By strengthening communication between faculty in inclusive teacher education programs and mentor teachers in fieldwork placements, pre-service teachers may be better positioned to engage in meaningful conversations about ability and race with young children.
Conversations about ability and race in early childhood can make a significant impact on their views later in life, yet early educators often aren't prepared to facilitate these conversations.
Maggie Beneke, assistant professor at the University of Washington College of Education, explored this challenge in her study "Race and Ability Talk in Early Childhood: Critical Inquiry into Shared Book Reading Practices with Pre-service Teachers," which is being honored with the Disability Studies in Education Outstanding Dissertation Award during the 2018 annual meeting of the American Educational Research Association. Read more about Beneke's study online.
"Given what they gleaned from their early educational experiences, experiences in university coursework, and fieldwork, the white, able-bodied pre-service teachers in my study had few means by which to enter critical conversations about ability and race with young children during shared book reading," Beneke said.
By using critical reflective video analysis to support pre-service teachers' recognition of the need for talk about ability and race with young children, however, Beneke said teachers were able to increase opportunities for children to participate in conversations about ability and race.
Beneke said her study points to the need to bring an expanded definition of inclusive education into early childhood and early childhood special education teacher preparation programs.
"Taking an expanded inclusive education perspective in teacher preparation programs means teacher educators can bring to light the underlying and potentially oppressive structures that organize the work of teaching and learning in early childhood," Beneke said. "This perspective is also important for teacher education, in that it can support pre-service teachers in challenging their assumptions and practices that perpetuate deficit-based narratives about difference."
Beneke also noted the importance of creating spaces for children to enter into dialogue with texts, and for teachers to see children as language users, rather than simply language recipients.
"This means recognizing children's capacity to wrestle with notions of fairness as they conceptualize what it means to be a citizen and take action toward social justice," Beneke said.
Finally, Beneke said there's a need for teacher education programs to re-examine links between coursework and fieldwork placements for pre-service teachers. In her study, pre-service teachers reported experiencing few conversations about ability and race in their fieldwork placements. Mentor teachers' shared book reading practice focused on teaching explicit literacy skills, as opposed to providing conversational space for children to engage in dialogue and consider multiple perspectives.
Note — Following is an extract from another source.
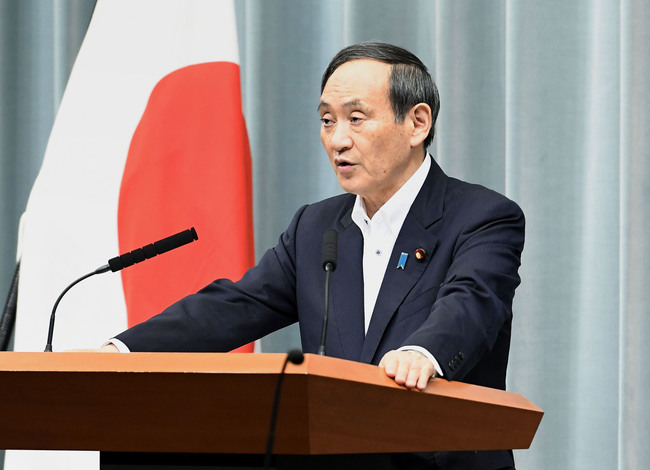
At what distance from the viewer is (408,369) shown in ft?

Beneke said a variety of models for university-school partnerships exist that may be useful for teacher educators in supporting this link, such as 1) teaching a literacy methods course on-site that incorporates an expanded definition of inclusive education and critical literacy, or 2) organizing professional learning communities that engage in ongoing dialogue about classroom ability and race talk, reflecting on challenges in context, building collective understandings about critical literacy, and working together to improve practice.
"By strengthening communication between faculty in inclusive teacher education programs and mentor teachers in fieldwork placements, pre-service teachers may be better positioned to engage in meaningful conversations about ability and race with young children," Beneke said.
Beneke will discuss her research during an April 17 AERA session starting at 8:15 a.m. in the Sheraton New York Times Square.